Текст документа:
---

Жена моя отработала занятую сумму, помогая ему в работе для "Царя Салтана". Но вскоре и у Ивана Яковлевича тоже разыгрался такой финансовый кризис, что, не желая ни в коем случае бесплатной помощи, он попросил жену приходить не каждый день, как раньше, а по вызову, когда уже слишком много накопится работы.
Все чаще и чаще на него находило раздражительное состояние, и тут-то он сетовал и на то, что выехал из Александрии (по совету Шу-шурочки!), и на то, что устраивал дорого стоившие приемы (журфиксы!), которые ему ничего не дали, кроме исчезновения на его текущем счету египетских фунтов. (Иван Яковлевич картинно говорил: "О-от эт-тих при-прие-мов м-не, как от к-козла — н-ни сы-сыра, ни мо-молока!")
Когда Иван Яковлевич, измученный постоянным оттягиванием уплаты за работу в политехникуме, за сданные эскизы "Частной опере" и т. д., почувствовал всю ненадежность какого-либо прочного материального устройства в Париже, он стал искать его в других странах, и первым опытом в этом была его поездка в Прагу в конце 1926 года. Он списался с жившими в Чехословакии своими приятелями и при их помощи организовал в Праге выставку своих произведений. Пражская публика встретила его радушно, по-родственному. Газеты и журналы дали прекрасные отзывы о его близком всем славянам творчестве, а художественный ежемесячник "Dilo" даже посвятил его творчеству почти весь номер, иллюстрированный его работами. Словом, он мог бы там, как говорится, сделать много дел, но, по его собственным словам, он "сперва утонул в пиве, а потом с грехом выполнил и совершил дела" {5}.

---

Письменное задание 1:
Определите, согласуются ли с текстом документа три утверждения: (a) Иван Яковлевич устраивал приемы, которые обходились ему дорого; (b) первая поездка Ивана Яковлевича в Прагу состоялась в начале 1926 года; (c) пражская публика встретила Ивана Яковлевича холодно. На каждое ответьте «да» или «нет» и приведите решающие слова текста в точной цитате.
Письменное задание 2:
Какой художественный ежемесячник, согласно тексту документа, посвятил творчеству Ивана Яковлевича почти весь номер?

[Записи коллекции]
---

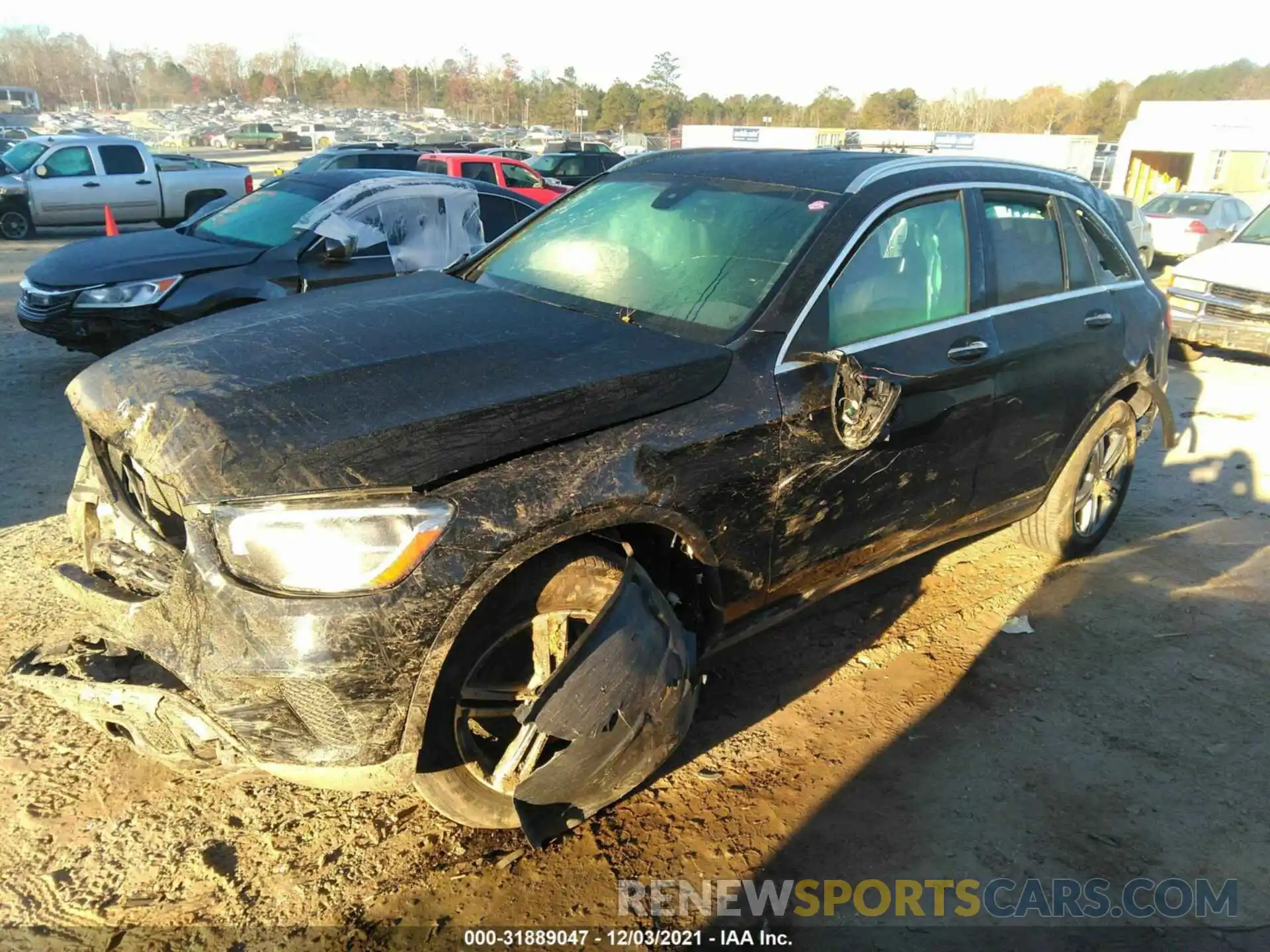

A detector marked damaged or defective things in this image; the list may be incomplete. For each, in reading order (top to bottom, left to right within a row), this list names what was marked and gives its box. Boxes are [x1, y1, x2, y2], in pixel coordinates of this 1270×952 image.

detached side mirror [322, 237, 358, 265]
dented hood [64, 271, 731, 502]
damaged black suv [15, 145, 1173, 848]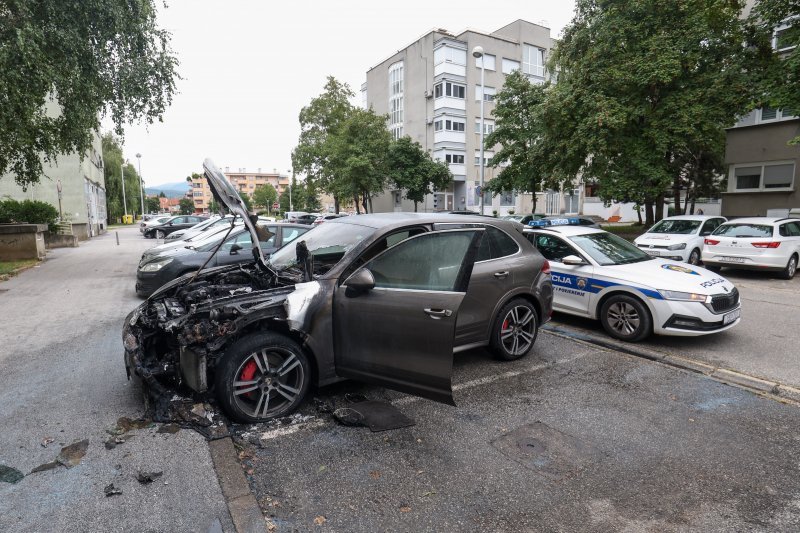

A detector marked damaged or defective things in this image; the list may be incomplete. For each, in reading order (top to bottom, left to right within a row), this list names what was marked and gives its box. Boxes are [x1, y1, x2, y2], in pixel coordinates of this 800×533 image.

charred engine bay [123, 262, 298, 432]
burned porsche [123, 156, 552, 422]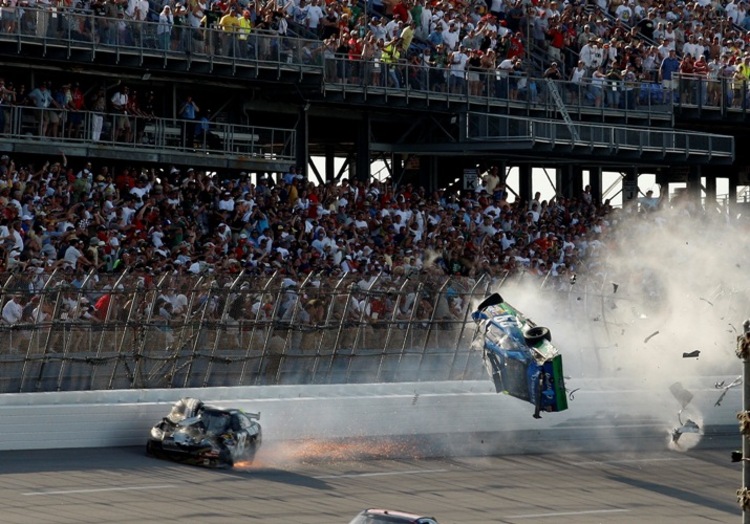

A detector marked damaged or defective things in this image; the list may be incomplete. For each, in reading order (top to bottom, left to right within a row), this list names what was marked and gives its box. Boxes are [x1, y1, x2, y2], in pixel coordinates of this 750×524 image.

damaged race car on track [476, 290, 568, 418]
damaged race car on track [145, 398, 262, 466]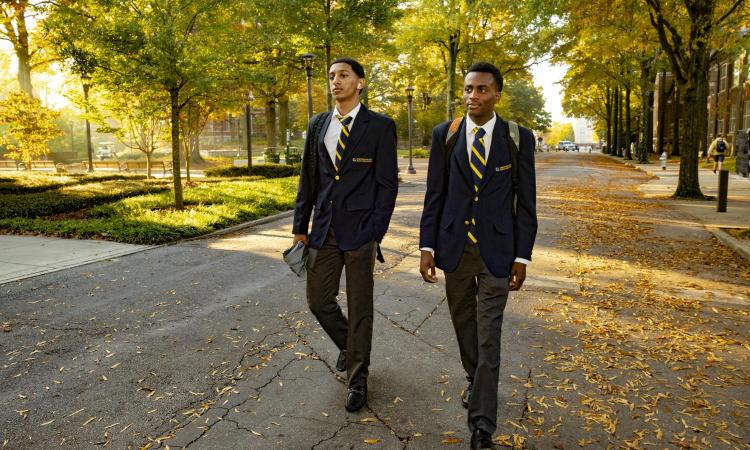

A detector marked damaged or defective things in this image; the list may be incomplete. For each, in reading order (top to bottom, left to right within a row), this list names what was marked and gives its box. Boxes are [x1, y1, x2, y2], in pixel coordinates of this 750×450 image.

cracked pavement [2, 153, 748, 448]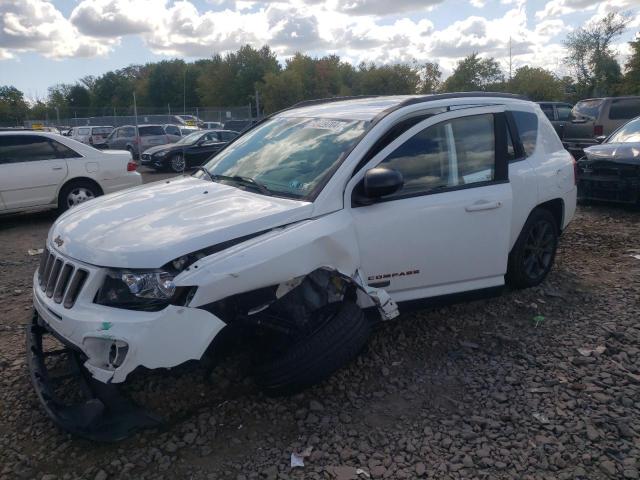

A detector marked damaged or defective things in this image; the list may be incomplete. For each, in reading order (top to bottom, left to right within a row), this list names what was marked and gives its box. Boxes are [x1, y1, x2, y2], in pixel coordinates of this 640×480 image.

exposed tire [57, 180, 101, 212]
broken headlight [94, 270, 178, 312]
crumpled hood [48, 176, 312, 268]
crumpled fender [178, 210, 398, 318]
white damaged suv [28, 93, 576, 438]
exposed tire [508, 207, 556, 288]
detached front wheel [508, 207, 556, 288]
crumpled hood [584, 142, 640, 165]
detached bumper piece [27, 312, 161, 442]
exposed tire [254, 302, 370, 396]
detached front wheel [254, 302, 370, 396]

---

Итоговый ответ 1:
(a) Да: «устраивал дорого стоившие приемы (журфиксы!)».
(b) Нет: «его поездка в Прагу в конце 1926 года».
(c) Нет: «Пражская публика встретила его радушно, по-родственному».

Итоговый ответ 2:
Художественный ежемесячник "Dilo".